WHAT IS NEEDED: With the line that contains "scientific name: Saimiri boliviensis" as the final line, return every line from the start of the data below exactly.

LISTED RECORDS:

____

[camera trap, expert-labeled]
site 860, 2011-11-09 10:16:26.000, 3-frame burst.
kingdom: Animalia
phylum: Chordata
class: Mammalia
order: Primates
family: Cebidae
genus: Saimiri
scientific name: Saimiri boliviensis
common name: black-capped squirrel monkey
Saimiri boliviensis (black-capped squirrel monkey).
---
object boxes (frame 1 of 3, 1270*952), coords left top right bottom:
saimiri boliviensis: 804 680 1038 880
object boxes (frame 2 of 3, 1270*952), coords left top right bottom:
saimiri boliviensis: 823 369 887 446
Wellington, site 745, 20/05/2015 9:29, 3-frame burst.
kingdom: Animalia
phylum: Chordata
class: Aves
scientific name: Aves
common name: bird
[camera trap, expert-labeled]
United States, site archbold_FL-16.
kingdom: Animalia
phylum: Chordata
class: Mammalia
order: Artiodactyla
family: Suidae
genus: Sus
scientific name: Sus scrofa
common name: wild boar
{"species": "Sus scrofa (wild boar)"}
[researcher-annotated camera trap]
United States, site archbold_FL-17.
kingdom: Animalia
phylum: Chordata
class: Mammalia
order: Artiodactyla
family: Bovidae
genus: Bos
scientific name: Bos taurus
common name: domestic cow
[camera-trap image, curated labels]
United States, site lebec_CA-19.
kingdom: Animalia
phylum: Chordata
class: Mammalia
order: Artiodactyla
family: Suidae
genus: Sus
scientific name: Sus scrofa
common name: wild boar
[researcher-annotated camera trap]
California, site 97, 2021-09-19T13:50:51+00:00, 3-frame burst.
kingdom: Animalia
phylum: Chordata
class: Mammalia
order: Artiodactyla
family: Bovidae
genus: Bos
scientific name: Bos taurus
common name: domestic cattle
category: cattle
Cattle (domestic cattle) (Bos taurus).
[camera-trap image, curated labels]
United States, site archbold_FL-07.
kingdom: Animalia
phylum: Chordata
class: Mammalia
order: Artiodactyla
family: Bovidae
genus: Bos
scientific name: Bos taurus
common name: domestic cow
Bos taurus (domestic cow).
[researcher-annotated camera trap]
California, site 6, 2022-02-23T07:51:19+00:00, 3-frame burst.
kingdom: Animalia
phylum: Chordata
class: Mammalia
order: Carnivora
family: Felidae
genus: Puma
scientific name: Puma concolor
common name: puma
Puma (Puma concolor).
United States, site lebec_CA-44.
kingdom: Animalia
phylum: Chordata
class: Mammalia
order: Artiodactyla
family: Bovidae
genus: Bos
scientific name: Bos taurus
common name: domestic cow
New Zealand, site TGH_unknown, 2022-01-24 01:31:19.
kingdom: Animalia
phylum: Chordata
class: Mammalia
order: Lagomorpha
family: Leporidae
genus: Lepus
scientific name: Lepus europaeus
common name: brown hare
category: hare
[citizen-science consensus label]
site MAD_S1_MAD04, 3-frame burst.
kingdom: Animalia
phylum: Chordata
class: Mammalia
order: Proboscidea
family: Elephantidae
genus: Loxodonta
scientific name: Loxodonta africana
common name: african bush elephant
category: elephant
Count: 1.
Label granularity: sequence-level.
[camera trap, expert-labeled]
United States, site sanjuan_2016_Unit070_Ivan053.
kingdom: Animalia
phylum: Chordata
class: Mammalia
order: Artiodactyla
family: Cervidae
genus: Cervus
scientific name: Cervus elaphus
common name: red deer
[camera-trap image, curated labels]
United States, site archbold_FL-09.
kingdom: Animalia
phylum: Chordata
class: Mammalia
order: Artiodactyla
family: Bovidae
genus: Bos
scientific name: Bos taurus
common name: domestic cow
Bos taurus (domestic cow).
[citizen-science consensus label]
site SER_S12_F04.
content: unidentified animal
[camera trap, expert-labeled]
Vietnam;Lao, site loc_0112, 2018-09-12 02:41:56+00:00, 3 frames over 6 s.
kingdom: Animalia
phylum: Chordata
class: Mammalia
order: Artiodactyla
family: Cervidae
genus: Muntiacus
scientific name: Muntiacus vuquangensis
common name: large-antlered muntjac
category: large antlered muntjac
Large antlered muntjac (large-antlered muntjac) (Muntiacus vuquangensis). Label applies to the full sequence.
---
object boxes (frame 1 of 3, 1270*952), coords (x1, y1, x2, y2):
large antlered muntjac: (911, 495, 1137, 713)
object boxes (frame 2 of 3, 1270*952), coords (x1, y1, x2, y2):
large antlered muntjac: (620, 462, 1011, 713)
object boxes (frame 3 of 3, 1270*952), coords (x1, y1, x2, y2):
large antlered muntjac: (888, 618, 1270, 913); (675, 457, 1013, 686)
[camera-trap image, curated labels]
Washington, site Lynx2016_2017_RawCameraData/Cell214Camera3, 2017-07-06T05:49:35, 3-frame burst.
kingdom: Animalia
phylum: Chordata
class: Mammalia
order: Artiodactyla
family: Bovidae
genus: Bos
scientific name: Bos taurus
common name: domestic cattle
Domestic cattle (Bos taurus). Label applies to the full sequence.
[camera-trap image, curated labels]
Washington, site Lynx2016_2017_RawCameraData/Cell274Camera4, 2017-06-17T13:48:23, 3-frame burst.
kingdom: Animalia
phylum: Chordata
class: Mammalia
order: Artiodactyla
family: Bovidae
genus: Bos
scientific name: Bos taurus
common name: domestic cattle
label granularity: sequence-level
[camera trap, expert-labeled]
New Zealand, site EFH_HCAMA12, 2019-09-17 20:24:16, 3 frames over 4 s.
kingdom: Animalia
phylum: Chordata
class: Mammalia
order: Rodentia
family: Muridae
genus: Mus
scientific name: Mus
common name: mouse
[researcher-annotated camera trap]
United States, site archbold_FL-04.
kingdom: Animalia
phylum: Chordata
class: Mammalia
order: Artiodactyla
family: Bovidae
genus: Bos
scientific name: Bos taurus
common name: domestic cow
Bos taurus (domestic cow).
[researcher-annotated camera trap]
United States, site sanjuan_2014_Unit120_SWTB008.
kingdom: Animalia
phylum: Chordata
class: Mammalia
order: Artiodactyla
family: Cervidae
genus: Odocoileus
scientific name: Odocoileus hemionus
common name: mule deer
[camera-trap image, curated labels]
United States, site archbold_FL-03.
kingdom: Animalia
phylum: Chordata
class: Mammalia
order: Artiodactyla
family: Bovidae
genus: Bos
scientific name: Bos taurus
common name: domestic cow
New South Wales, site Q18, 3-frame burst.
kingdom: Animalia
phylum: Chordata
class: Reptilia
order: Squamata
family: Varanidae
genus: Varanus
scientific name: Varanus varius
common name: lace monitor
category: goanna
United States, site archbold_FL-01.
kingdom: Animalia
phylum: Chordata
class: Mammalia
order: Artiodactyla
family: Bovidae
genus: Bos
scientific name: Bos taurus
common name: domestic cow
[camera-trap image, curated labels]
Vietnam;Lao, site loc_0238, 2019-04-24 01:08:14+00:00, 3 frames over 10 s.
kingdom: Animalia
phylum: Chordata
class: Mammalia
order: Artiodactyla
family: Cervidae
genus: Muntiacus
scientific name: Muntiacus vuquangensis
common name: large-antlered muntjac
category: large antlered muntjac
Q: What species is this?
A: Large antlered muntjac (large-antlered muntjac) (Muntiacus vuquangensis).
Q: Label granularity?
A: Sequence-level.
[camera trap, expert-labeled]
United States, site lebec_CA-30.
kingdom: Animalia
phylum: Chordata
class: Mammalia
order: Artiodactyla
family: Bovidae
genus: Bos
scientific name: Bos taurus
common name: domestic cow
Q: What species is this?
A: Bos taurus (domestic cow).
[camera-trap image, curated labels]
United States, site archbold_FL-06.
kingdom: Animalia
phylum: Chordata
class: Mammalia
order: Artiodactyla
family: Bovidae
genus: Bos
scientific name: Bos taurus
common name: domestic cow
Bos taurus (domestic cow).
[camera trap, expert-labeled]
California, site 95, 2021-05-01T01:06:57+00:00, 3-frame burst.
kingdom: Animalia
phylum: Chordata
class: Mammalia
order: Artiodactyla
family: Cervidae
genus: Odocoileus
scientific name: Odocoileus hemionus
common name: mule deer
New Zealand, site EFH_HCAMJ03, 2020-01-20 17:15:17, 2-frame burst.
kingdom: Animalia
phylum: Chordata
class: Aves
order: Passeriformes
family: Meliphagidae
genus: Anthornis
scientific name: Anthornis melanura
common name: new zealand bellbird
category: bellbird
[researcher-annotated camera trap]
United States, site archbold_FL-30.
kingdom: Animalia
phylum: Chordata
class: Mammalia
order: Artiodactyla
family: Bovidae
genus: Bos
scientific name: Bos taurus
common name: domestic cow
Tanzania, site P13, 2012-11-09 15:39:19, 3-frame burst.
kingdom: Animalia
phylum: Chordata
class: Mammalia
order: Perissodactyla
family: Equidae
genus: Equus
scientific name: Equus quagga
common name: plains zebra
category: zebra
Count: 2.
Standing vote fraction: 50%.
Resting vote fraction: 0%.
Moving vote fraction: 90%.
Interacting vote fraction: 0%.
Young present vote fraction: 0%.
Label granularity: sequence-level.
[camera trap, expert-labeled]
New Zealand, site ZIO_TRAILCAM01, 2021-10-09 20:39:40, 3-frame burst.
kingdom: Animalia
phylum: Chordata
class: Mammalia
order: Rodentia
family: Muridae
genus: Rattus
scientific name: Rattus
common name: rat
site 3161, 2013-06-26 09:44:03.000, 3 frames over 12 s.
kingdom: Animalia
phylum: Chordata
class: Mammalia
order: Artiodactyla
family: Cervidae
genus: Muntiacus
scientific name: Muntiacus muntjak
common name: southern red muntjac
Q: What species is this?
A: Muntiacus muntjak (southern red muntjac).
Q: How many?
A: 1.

____

TASK RESULT:
[camera trap, expert-labeled]
site 860, 2011-11-09 10:16:26.000, 3-frame burst.
kingdom: Animalia
phylum: Chordata
class: Mammalia
order: Primates
family: Cebidae
genus: Saimiri
scientific name: Saimiri boliviensis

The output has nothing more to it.